Now that she was out of the Black Forest, away from the Oracle’s sanctum and the power of her own reflection, she was beginning to feel like herself again. Her wounds had mostly healed, save for the burns on her hands. The fire she’d called had scorched her, too. It didn’t seem fair that her newfound power should turn on her like that, but it bothered her infinitely less than the sensation of another person lurking at the back of her mind, like an actor waiting in the wings.
Rose.
When Echo had opened that door inside her, letting the firebird out of its cage, Rose had come along for the ride, clinging to the power that could have been hers had she only made the choice to welcome it. She’d been a vessel, too, just like Echo. And now, she was occupying a darkened corner of Echo’s brain, not merely with her presence, but with everything that made her
Rose
. What Rose knew, Echo knew, even the secrets she’d kept until the day she died. What Rose felt, Echo felt. She remembered being happy once, a long time ago. She remembered the way Caius had kissed her the first time, standing on the beach by her cabin with the ocean lapping at their feet. She remembered nights spent cuddled together in front of a fireplace, talking about their hopes and fears. All of it was as real to Echo as her own memories, her own emotions. It was too much.
When she cracked her eyes open, she was greeted by the sight of three people leaning over her. Three of the most important people in her life. The Ala. Ivy.
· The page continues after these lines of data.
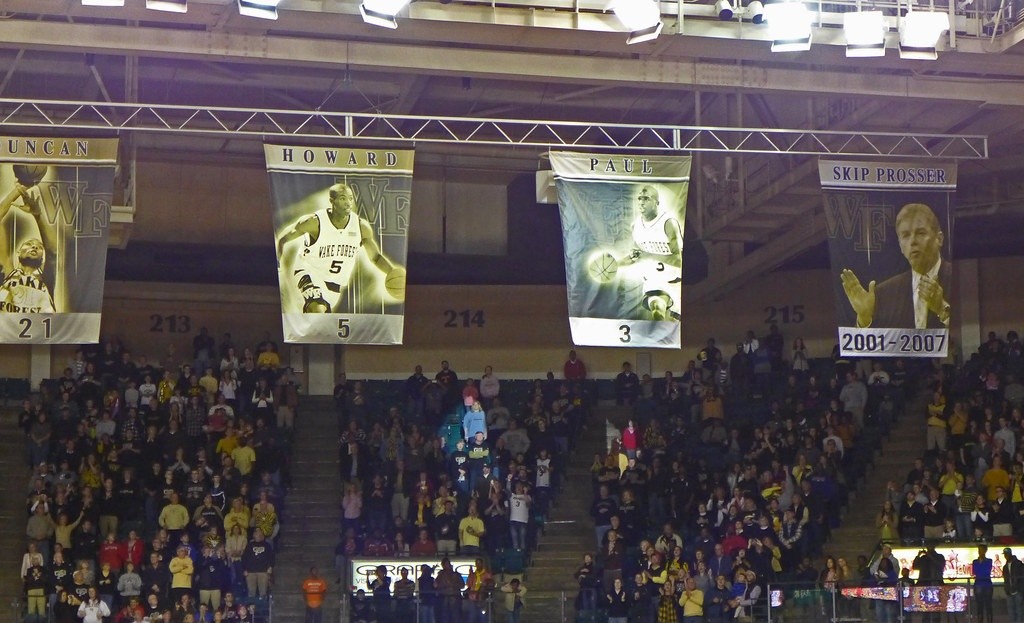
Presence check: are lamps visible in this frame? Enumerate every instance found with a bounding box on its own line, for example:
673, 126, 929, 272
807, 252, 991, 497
81, 0, 951, 62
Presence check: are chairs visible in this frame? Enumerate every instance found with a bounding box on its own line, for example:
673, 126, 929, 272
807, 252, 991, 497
344, 375, 689, 428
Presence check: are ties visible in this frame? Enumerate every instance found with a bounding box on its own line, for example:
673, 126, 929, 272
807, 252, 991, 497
916, 275, 927, 329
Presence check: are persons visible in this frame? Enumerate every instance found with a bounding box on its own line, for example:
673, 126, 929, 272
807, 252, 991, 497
1003, 549, 1024, 623
304, 567, 327, 623
971, 544, 994, 622
840, 203, 950, 329
587, 186, 682, 321
334, 350, 588, 621
18, 327, 302, 623
276, 185, 405, 315
0, 163, 60, 311
577, 325, 946, 623
939, 331, 1024, 546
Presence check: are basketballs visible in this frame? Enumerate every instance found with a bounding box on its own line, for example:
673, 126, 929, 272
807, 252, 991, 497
587, 252, 617, 282
12, 165, 48, 185
385, 269, 405, 300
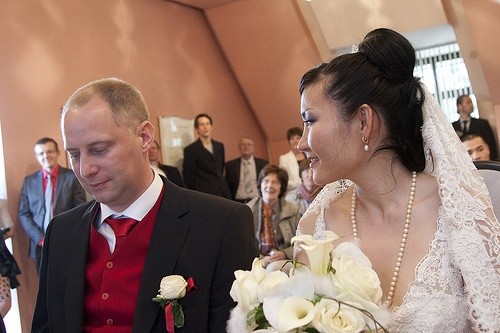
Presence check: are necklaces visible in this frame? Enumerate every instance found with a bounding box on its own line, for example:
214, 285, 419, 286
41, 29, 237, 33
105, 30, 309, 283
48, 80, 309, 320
350, 168, 417, 310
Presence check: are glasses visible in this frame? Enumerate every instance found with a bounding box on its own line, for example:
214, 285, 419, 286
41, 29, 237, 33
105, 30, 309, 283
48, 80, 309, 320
261, 178, 281, 186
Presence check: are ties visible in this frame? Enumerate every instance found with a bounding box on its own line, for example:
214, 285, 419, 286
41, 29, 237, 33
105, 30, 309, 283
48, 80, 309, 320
104, 217, 139, 250
463, 120, 467, 134
244, 161, 253, 195
43, 174, 53, 237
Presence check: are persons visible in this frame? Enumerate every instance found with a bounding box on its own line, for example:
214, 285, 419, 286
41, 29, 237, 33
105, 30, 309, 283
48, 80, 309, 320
227, 138, 270, 204
225, 28, 500, 333
278, 127, 307, 194
451, 94, 496, 162
0, 226, 21, 333
182, 113, 232, 200
246, 165, 303, 276
148, 141, 186, 189
285, 158, 326, 218
30, 78, 260, 333
18, 137, 87, 278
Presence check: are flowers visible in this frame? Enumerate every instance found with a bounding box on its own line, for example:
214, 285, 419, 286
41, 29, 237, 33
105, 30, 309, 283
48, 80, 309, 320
152, 274, 197, 333
229, 212, 383, 333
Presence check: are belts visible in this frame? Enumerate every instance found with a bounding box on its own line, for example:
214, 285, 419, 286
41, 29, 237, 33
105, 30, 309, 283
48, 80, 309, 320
234, 200, 250, 203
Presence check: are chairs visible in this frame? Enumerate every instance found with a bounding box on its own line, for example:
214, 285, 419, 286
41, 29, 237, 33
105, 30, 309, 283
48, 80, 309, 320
472, 160, 500, 225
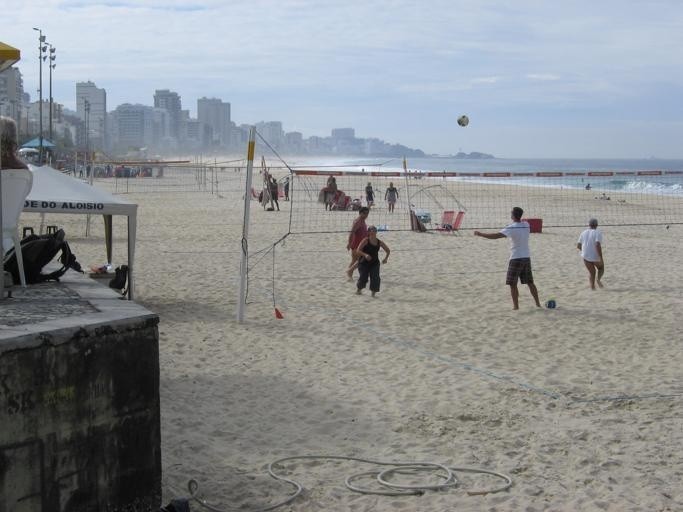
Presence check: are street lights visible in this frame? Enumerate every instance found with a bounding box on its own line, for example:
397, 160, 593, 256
81, 96, 91, 152
45, 42, 56, 162
32, 26, 46, 166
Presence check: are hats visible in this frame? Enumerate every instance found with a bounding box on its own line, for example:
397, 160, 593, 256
589, 219, 598, 225
368, 226, 377, 231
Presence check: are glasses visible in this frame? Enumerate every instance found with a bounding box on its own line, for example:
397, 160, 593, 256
363, 211, 369, 214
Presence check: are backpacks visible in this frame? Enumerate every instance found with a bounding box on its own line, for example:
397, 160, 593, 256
109, 266, 130, 296
4, 229, 73, 283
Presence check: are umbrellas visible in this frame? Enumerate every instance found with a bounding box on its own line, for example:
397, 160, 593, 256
21, 137, 57, 147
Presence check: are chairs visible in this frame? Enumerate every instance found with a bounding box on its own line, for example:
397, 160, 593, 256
0, 169, 33, 299
415, 208, 464, 237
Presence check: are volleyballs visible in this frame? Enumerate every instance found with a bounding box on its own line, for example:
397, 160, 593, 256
545, 297, 558, 308
457, 115, 469, 126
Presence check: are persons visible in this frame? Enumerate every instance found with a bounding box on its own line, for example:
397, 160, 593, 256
355, 225, 391, 297
474, 208, 541, 310
251, 174, 290, 211
0, 116, 28, 168
326, 177, 337, 211
366, 182, 375, 210
346, 206, 370, 281
15, 147, 148, 179
576, 219, 605, 290
344, 199, 361, 210
384, 181, 399, 213
327, 174, 334, 185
And now, strangely enough, Caius. They were all staring at her. This was how animals in zoos must have felt. Lying there, with all those faces peering at her with equal parts concern and curiosity, was suffocating. When she struggled to sit up, no fewer than three sets of hands—black, white, and a featherless tan—moved to push her back down. It was all too much.
“Stop,” Echo said, voice breathier than she would have liked. “Everybody, stop. Stop touching me, stop staring at me, stop inhaling my air.”
Ivy sucked in a breath, and Echo could have sworn she actually held it.
God bless your heart, Ivy
.
The Ala’s face slipped into something approaching neutrality, but Echo could see the wonder in her eyes.
“It was in you the whole time,” the Ala said. “I should have known.”
Echo pushed herself up to a seated position, back resting against Jasper’s ridiculous suede couch. When Caius steadied her with a hand on her lower back, she didn’t stop him. His hand lingered there, settling right above the waistband of her jeans. Echo was acutely aware of every minute detail of the texture of his skin. Ivy’s eyes darted down to Caius’s hand, but she kept her thoughts to herself.
“How could you have known?” Echo asked. “I still don’t even understand how or why this is possible. I remember everything about Rose. She was the firebird’s last vessel—she’s the one who left the maps behind for me to find. And there are other images, things I don’t understand. How do I have those memories?”